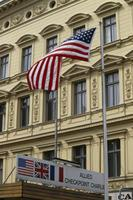 Checkpoint Charlie Berlin Rolisch/Timeline Images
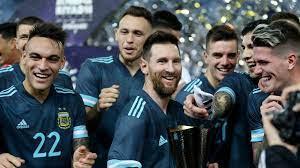 ميسي يحرز هدف فوز الأرجنتين على البرازيل في مباراة ودية في السعودية - BBC  News عربي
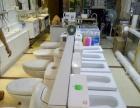 卫浴洗脸盆灯具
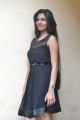 Naan Rajavaga Pogiren Heroine Avani Modi Hot Stills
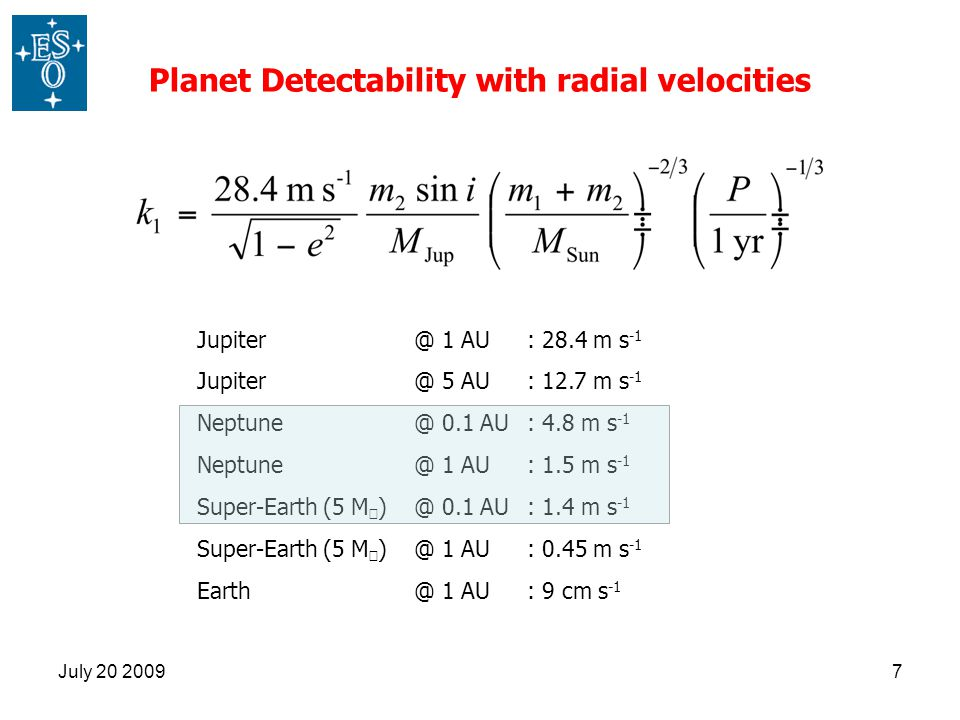 Planet Detectability with radial velocities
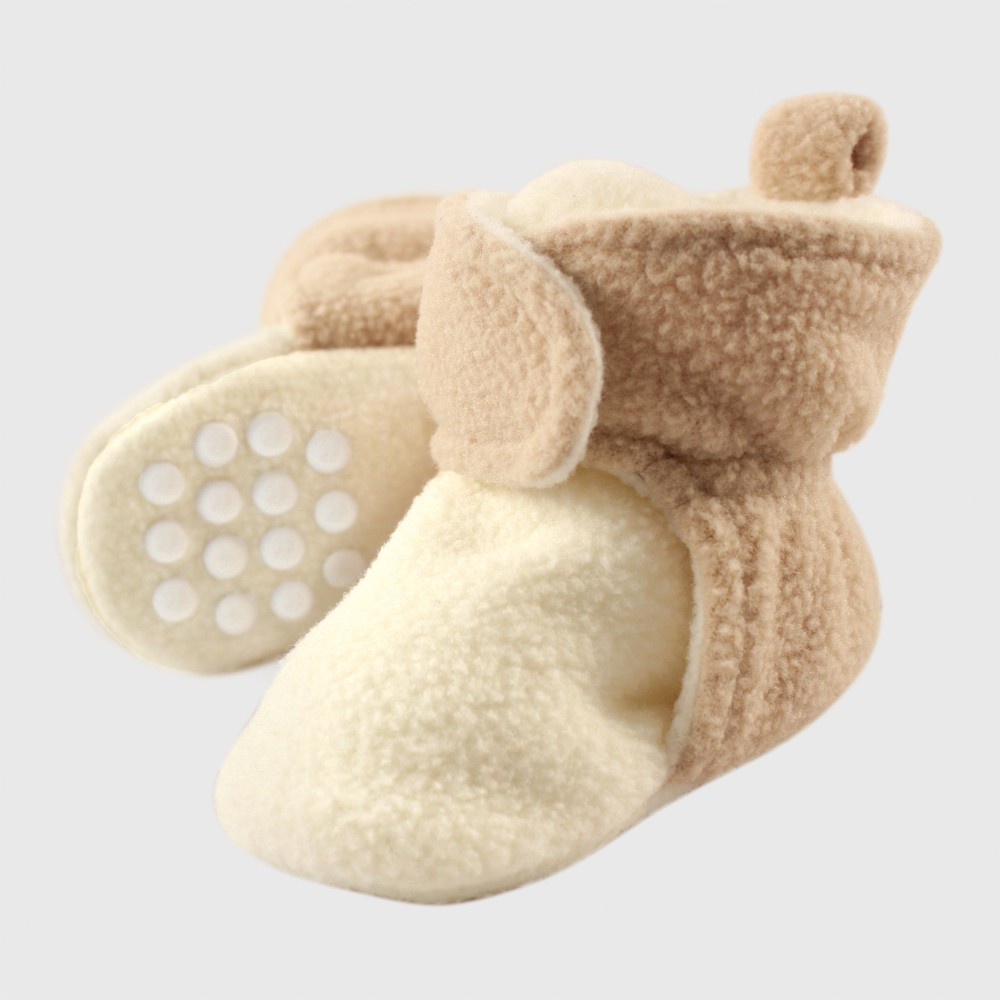 Luvable Friends Baby Fleece Booties - Beige 12-18M, Infant Unisex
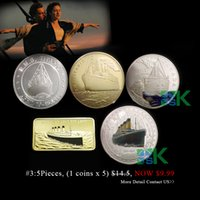 Wholesale Mix order k Gold silver plated Romantic and love Titanic coins metal craft wedding gift mm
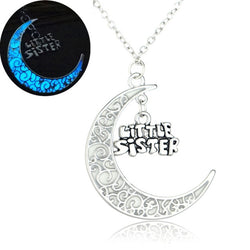 Fashion Jewelry - Necklaces - Glowing In Dark Moon Pendant with Words - Blissful Delirium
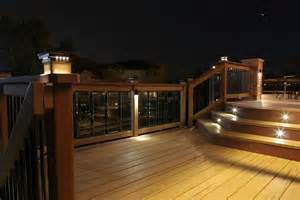 deck lighting ideas deck lighting ideas to get romantic warm and cozy atmosphere homestylediary com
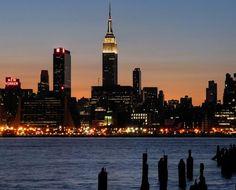Índice Empire State de Manufatura recua em abril - http://po.st/xq990w  #Economia - #Abril, #EmpireState, #Manufatura, #NívelDeAtividade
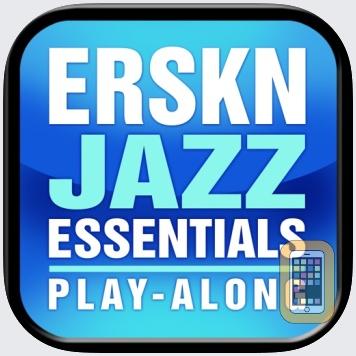 Erskine Jazz Essentials Vol. 1 by Fuzzy Music, LLC (Universal)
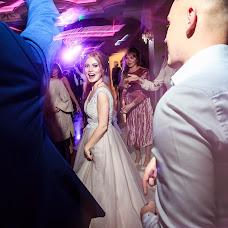Wedding photographer Denis Andreev (fartovyi). Photo of 03.12.2017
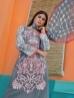 16206469191_limelight-eid-embroidered-2021-05.jpg
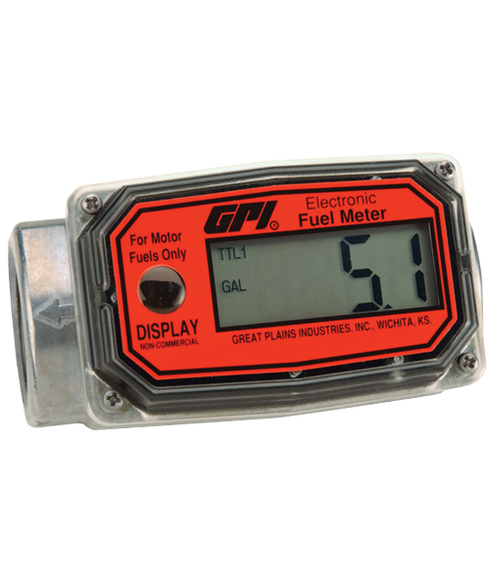 "GPI Flomec 1"" NPTF Aluminum Totalizer Only Fuel Meter, 3-30 GPM, 01A31GM"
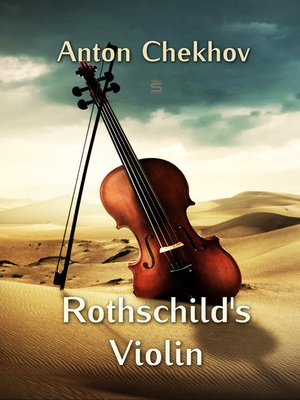 cover image of Rothschild's Violin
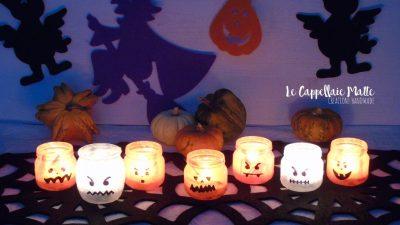 Halloween Lanterne Luminose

=-=-=-=-=

* EXERCISE REQUIREMENTS
When you reach the line that contains "Wedding photographer Denis", start reproducing, and continue word for word to the end of the records; skip all pictures.

* SOLVED PROBLEM
Wedding photographer Denis Andreev (fartovyi). Photo of 03.12.2017
 16206469191_limelight-eid-embroidered-2021-05.jpg
 "GPI Flomec 1"" NPTF Aluminum Totalizer Only Fuel Meter, 3-30 GPM, 01A31GM"
 cover image of Rothschild's Violin
 Halloween Lanterne Luminose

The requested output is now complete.